Determine MS Excel file type with Apache POI

Promoting a comment to an answer...

If you're going to be doing something special with the files, then rjokelai's answer is the way to do it.

However, if you're just going to be using the HSSF / XSSF / Common SS usermodel, then it's much simpler to have POI do it for you, and use WorkbookFactory to have the type detected and opened for you. You'd do something like:

 Workbook wb = WorkbookFactory.create(new File("something.xls"));

or

 Workbook wb = WorkbookFactory.create(request.getInputStream());

Then if you needed to do something special, test if it's a HSSFWorkbook or XSSFWorkbook. When opening the file, use a File rather than an InputStream if possible to speed things up and save memory.

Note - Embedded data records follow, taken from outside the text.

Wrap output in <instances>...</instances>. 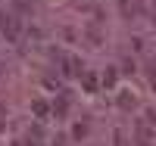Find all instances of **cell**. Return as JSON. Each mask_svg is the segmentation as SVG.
I'll list each match as a JSON object with an SVG mask.
<instances>
[{
  "label": "cell",
  "instance_id": "1",
  "mask_svg": "<svg viewBox=\"0 0 156 146\" xmlns=\"http://www.w3.org/2000/svg\"><path fill=\"white\" fill-rule=\"evenodd\" d=\"M0 31H3V37L9 44H16L19 41V19L9 16V12H0Z\"/></svg>",
  "mask_w": 156,
  "mask_h": 146
},
{
  "label": "cell",
  "instance_id": "2",
  "mask_svg": "<svg viewBox=\"0 0 156 146\" xmlns=\"http://www.w3.org/2000/svg\"><path fill=\"white\" fill-rule=\"evenodd\" d=\"M62 75H66V78H78V75H84V72H81V59L72 56V53H66V56H62Z\"/></svg>",
  "mask_w": 156,
  "mask_h": 146
},
{
  "label": "cell",
  "instance_id": "3",
  "mask_svg": "<svg viewBox=\"0 0 156 146\" xmlns=\"http://www.w3.org/2000/svg\"><path fill=\"white\" fill-rule=\"evenodd\" d=\"M134 103H137V100H134V93H128V90H122V93H119V109H125V112H128V109H134Z\"/></svg>",
  "mask_w": 156,
  "mask_h": 146
},
{
  "label": "cell",
  "instance_id": "4",
  "mask_svg": "<svg viewBox=\"0 0 156 146\" xmlns=\"http://www.w3.org/2000/svg\"><path fill=\"white\" fill-rule=\"evenodd\" d=\"M31 112H34L37 118H47V115H50V106H47L44 100H31Z\"/></svg>",
  "mask_w": 156,
  "mask_h": 146
},
{
  "label": "cell",
  "instance_id": "5",
  "mask_svg": "<svg viewBox=\"0 0 156 146\" xmlns=\"http://www.w3.org/2000/svg\"><path fill=\"white\" fill-rule=\"evenodd\" d=\"M81 84H84L87 93H97V78L90 75V72H84V75H81Z\"/></svg>",
  "mask_w": 156,
  "mask_h": 146
},
{
  "label": "cell",
  "instance_id": "6",
  "mask_svg": "<svg viewBox=\"0 0 156 146\" xmlns=\"http://www.w3.org/2000/svg\"><path fill=\"white\" fill-rule=\"evenodd\" d=\"M115 78H119V75H115V69H106V72H103V78H100V84H103V87H112Z\"/></svg>",
  "mask_w": 156,
  "mask_h": 146
},
{
  "label": "cell",
  "instance_id": "7",
  "mask_svg": "<svg viewBox=\"0 0 156 146\" xmlns=\"http://www.w3.org/2000/svg\"><path fill=\"white\" fill-rule=\"evenodd\" d=\"M84 134H87V121H78V124L72 127V137H75V140H81Z\"/></svg>",
  "mask_w": 156,
  "mask_h": 146
},
{
  "label": "cell",
  "instance_id": "8",
  "mask_svg": "<svg viewBox=\"0 0 156 146\" xmlns=\"http://www.w3.org/2000/svg\"><path fill=\"white\" fill-rule=\"evenodd\" d=\"M66 109H69V103H66V100H59V103H53V112H56L59 118L66 115Z\"/></svg>",
  "mask_w": 156,
  "mask_h": 146
},
{
  "label": "cell",
  "instance_id": "9",
  "mask_svg": "<svg viewBox=\"0 0 156 146\" xmlns=\"http://www.w3.org/2000/svg\"><path fill=\"white\" fill-rule=\"evenodd\" d=\"M150 84L156 87V62H150Z\"/></svg>",
  "mask_w": 156,
  "mask_h": 146
},
{
  "label": "cell",
  "instance_id": "10",
  "mask_svg": "<svg viewBox=\"0 0 156 146\" xmlns=\"http://www.w3.org/2000/svg\"><path fill=\"white\" fill-rule=\"evenodd\" d=\"M3 131H6V121H3V118H0V134H3Z\"/></svg>",
  "mask_w": 156,
  "mask_h": 146
}]
</instances>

If you don't know what your file is at all, use Apache Tika to do the detection - it can detect a huge number of different file formats for you.


You can use:

// For .xlsx
POIXMLDocument.hasOOXMLHeader(new BufferedInputStream( new FileInputStream(file) ));

// For .xls
POIFSFileSystem.hasPOIFSHeader(new BufferedInputStream( new FileInputStream(file) ));

These are essentially the methods that the WorkbookFactory#create(InputStream) uses for determining the type

Please note, that both method supports only streams supporting "mark" feature (or PushBackInputStream), so simple FileInputStream is not supported. Use BufferedInputStream as a wrapper. For this reason after the detection you can simply reuse the stream, since it will be reseted to the starting point.